Hosea equated “departing from the Lord” with whoredom–spiritual adultery. It could be that I am part-way out the door without seeing that the devil is tempting me to leave. Have I been unfaithful to the Supreme Husband? Have I failed to keep my promises to the One to whom I am married? Can I be trusted to be there for the One who died for me? Is He patiently waiting for me at home, while I am running around with another “lover”? Does it hurt Him when He looks at my life and see that He has been one-upped by things that are so very cheap and temporal? It does…

For it is impossible for those who were once enlightened, and have tasted of the heavenly gift, and were made partakers of the Holy Ghost,
And have tasted the good word of God, and the powers of the world to come, If they shall fall away, to renew them again unto repentance; seeing they crucify to themselves the Son of God afresh, and put him to an open shame (Heb. 6:4-6).

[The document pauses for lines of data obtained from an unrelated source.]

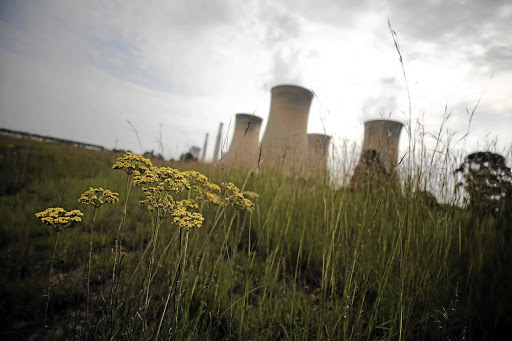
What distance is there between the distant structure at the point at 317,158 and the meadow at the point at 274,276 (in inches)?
9.5

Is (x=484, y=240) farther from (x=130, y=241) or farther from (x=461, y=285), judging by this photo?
(x=130, y=241)

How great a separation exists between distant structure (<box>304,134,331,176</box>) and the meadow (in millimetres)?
240

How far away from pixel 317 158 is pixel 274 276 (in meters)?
2.32

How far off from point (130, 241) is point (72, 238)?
18.5 inches

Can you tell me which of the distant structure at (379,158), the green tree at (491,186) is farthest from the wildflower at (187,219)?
the green tree at (491,186)

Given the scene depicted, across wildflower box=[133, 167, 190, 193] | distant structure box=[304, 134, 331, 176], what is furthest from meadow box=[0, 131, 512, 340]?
distant structure box=[304, 134, 331, 176]

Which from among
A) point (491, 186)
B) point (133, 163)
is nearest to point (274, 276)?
point (133, 163)

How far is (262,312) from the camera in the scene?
1354 millimetres

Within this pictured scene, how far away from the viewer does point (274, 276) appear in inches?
65.0

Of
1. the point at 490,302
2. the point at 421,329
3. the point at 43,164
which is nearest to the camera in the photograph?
the point at 421,329

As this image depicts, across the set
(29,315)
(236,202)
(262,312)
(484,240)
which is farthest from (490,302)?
(29,315)

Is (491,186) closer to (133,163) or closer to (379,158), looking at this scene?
(379,158)

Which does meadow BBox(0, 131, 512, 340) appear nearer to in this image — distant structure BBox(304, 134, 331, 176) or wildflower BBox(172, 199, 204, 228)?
wildflower BBox(172, 199, 204, 228)

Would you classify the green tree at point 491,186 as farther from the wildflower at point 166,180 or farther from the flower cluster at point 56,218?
the flower cluster at point 56,218
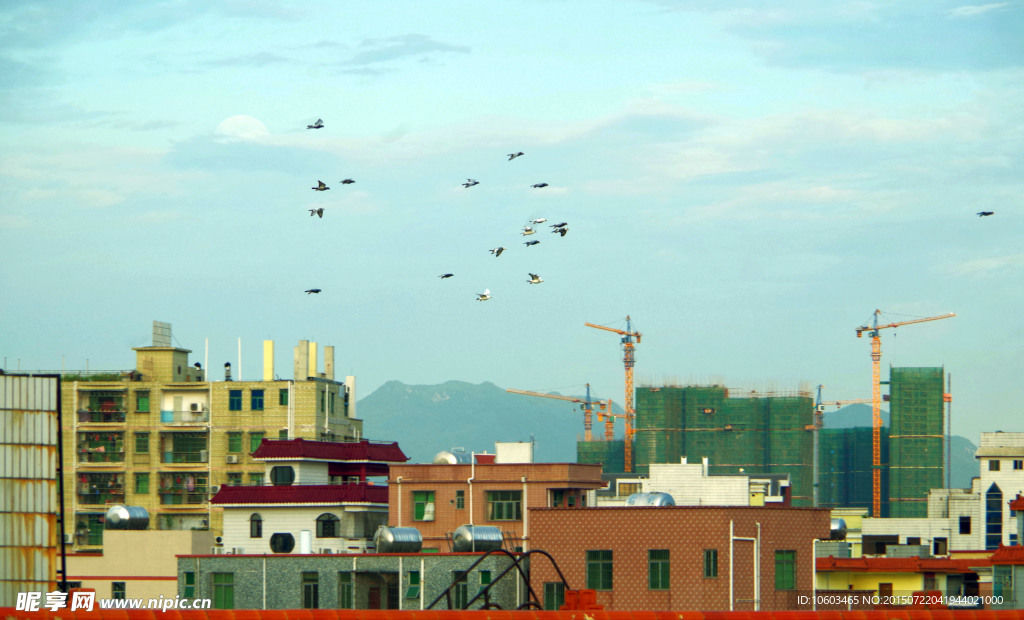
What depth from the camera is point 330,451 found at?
92.7 meters

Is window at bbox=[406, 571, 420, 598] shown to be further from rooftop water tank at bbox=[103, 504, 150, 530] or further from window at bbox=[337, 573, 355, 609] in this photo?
rooftop water tank at bbox=[103, 504, 150, 530]

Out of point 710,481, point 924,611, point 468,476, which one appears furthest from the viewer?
point 710,481

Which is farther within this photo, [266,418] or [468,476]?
[266,418]

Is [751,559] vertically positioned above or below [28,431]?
below

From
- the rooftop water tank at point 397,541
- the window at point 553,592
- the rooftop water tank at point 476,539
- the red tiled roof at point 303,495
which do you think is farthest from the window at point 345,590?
the red tiled roof at point 303,495

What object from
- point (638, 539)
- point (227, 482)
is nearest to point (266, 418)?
point (227, 482)

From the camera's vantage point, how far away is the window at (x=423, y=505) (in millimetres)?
81875

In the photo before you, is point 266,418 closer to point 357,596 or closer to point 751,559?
point 357,596

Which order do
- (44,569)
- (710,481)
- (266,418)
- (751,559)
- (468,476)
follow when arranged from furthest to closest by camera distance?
(266,418) < (710,481) < (468,476) < (751,559) < (44,569)

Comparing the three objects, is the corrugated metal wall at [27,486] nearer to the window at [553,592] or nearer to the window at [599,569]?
the window at [553,592]

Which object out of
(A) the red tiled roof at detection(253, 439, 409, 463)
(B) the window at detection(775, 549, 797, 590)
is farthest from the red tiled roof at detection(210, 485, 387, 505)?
(B) the window at detection(775, 549, 797, 590)

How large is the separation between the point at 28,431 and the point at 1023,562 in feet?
139

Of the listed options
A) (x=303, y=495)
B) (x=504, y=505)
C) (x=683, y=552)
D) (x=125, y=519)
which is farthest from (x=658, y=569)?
(x=125, y=519)

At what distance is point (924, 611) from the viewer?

Sometimes, as I speak with women about priorities, someone will say, “But Cindy, don’t you think that God requires less actual activity in our service today and more of our hearts? Don’t you think that the New Covenant is less about being in worship, less about following rules of conduct and more about loving Him?”

The answer is yes. The New Covenant is not about ordinances and animal sacrifices (Col. 2:14). It is about Christians BEING living sacrifices (Rom. 12:1, 2). It is about my heart, soul, strength and mind loving Him (Mk. 12:36). It is about knowing that no death or life or angel or principality or power or height or depth, or any other creature can separate me from His love (Romans 8:38,39). It is about suffering with the Christ, so that I can be a partaker in His glory (II Timothy 1:8). It is about never being ashamed of the good news of the gospel, even when it crosses the culture in which I live (Romans 1:16). It is about ME being the one on the figurative altar for Him. If Christianity, according to the New Covenant is anything, it is personally sacrificial. Is it time to sacrifice a period of my day for Bible study? Is it time to put extensive facebook use on the altar? Is it time to throw a book in the trash can mid-read when I find it injects the world’s mentality into my thought processes? Should my TV time be on the altar? Is it my dress code that I need to give Him? Is it time to have a talk with my kids’ ball coaches about our first priority? Have I failed to be the kind of example of sacrifice I should be in my community? Have I lost precious opportunities to influence lost friends because I have been ashamed of the gospel? Do I need to confess this to the local body and seek accountability for my actions? It’s a deeply personal question…because our very selves, the sacrifice required today, must be sacrificed on some deeply personal altars.